Here's where the analogy breaks down. Someone could say, "theoretically, I can hypothesize our universe is simulated and uses 256-bit floats for physical spatial quantities". That seems ok as a hypothesis. But it would be a bit strange for them to be asserting that they're directly acquainted with the 256-bit float nature of the simulation's implementation. They can't really distinguish it from 512-bit floats without ridiculously impractical experiments (particle colliders won't do). So it's not really analogous to qualia. The idea of qualia as physics implementation detail breaks down.
So it seems there is a 'rigid designator' story that lets "the universe runs on 256-bit floats" be theoretically meaningful, even if glitches that would allow determining that never actually occur. But this isn't the sort of direct acquantiance that the qualia realist wants there to be.
Here's a different analogy to chess. What about role-playing games? People play, say, a MMORPG with each other. They can claim to be "directly acquantied" with things outside the world. And they can make their characters say things like "I'm going to take a break to go to the park, afk for a while". It doesn't make much sense in-universe, but it's sensible communication anyhow.
Physics is more like if the MMORPG got so detailed that they way you play is that you construct an entire deterministic brain emulation as your avatar. Then the avatar works on its own, deterministically. Now it seems much harder for the players to make the avatars say something like "I'm going to take a break, afk", meaningfully. Any behavior like that had to result from the initial conditions and the update rules. (And a "non-deterministic physical system" that allowed players to intervene would be like interaction dualism.)
It seems like the avatars saying things like "umm, yes, of course I am directly acquainted with 'my laptop model' and 'afk at the park'" can only work communicatively if the semantic info was baked into the initial conditions of the game world. But now we're back at "extremely weird models of free will" (see Aaronson on freebits). The players only have volition through creating the initial setup. If the universe's initial conditions have too low K-complexity, they have no volition, and there is no way for the info to leak in. (Like, if the players get a lot of bits to specify the avatars as brain emulations and so on, I guess semantics is possible, but it doesn't as well map to our universe and standard physics.)
I'm not really sure I've found a great argument against the view you're presenting, but it's more like, while it has some initial intuitive plausibility, when you fill out the details of how the semantics work, the picture starts to look extremely strange, and ability to make semantic references is at least pretty dubious.
Re Chalmers article:
I wrote Generalizing zombie arguments on the general conceivably/possibility structure, it's familiar.
To be clear, inverted qualia thought experiment fails if either (a) it fails to express semantically some well-formed possible situation (e.g. situation represented as a proposition), (b) it semantically expresses something that is not logically possible (which seems reasonably similar to "ideally conceivable"?)

[Source data]
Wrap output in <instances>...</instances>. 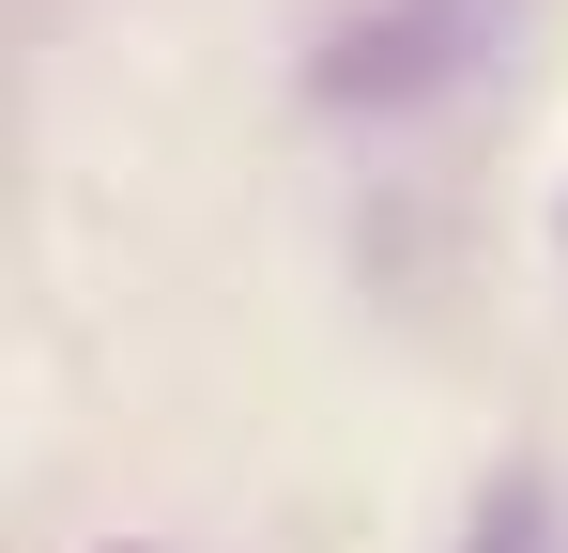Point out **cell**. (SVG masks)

[Tasks and exercises]
**A)** Write out the part of the qualia discussion from "Here's where the" up to and including "detail breaks down.".
**B)** Answer these from the qualia discussion:
(i) What float size does the hypothetical simulated universe use for physical spatial quantities?
(ii) What kind of game do the players play in the role-playing analogy?
(iii) What is the title of the piece the writer says they wrote on the general conceivability/possibility structure?

[Solutions by task]
**A)**
Here's where the analogy breaks down. Someone could say, "theoretically, I can hypothesize our universe is simulated and uses 256-bit floats for physical spatial quantities". That seems ok as a hypothesis. But it would be a bit strange for them to be asserting that they're directly acquainted with the 256-bit float nature of the simulation's implementation. They can't really distinguish it from 512-bit floats without ridiculously impractical experiments (particle colliders won't do). So it's not really analogous to qualia. The idea of qualia as physics implementation detail breaks down.

**B)**
(i) 256-bit floats
(ii) An MMORPG
(iii) Generalizing zombie arguments